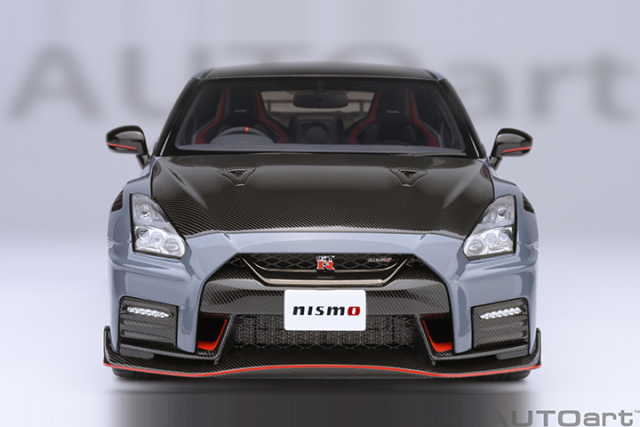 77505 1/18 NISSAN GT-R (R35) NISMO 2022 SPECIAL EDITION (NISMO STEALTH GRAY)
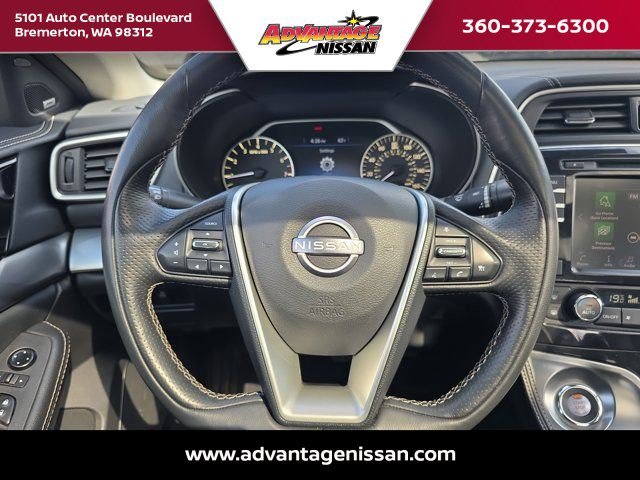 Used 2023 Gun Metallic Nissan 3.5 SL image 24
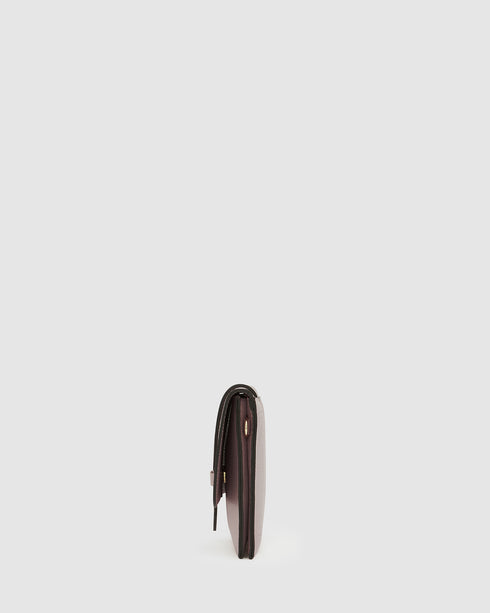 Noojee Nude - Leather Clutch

····················

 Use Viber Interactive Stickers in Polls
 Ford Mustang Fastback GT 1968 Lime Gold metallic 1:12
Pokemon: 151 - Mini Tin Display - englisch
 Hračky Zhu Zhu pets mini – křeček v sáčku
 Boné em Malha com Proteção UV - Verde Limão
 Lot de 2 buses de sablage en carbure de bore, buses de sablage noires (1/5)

····················

[TASK] From the material above, set down exactly the lines starting at the one with "Boné em Malha com Proteção UV - Verde Limão" and ending at the one with "Lot de 2 buses", end lines included.

[PROBLEM SOLUTION]
 Boné em Malha com Proteção UV - Verde Limão
 Lot de 2 buses de sablage en carbure de bore, buses de sablage noires (1/5)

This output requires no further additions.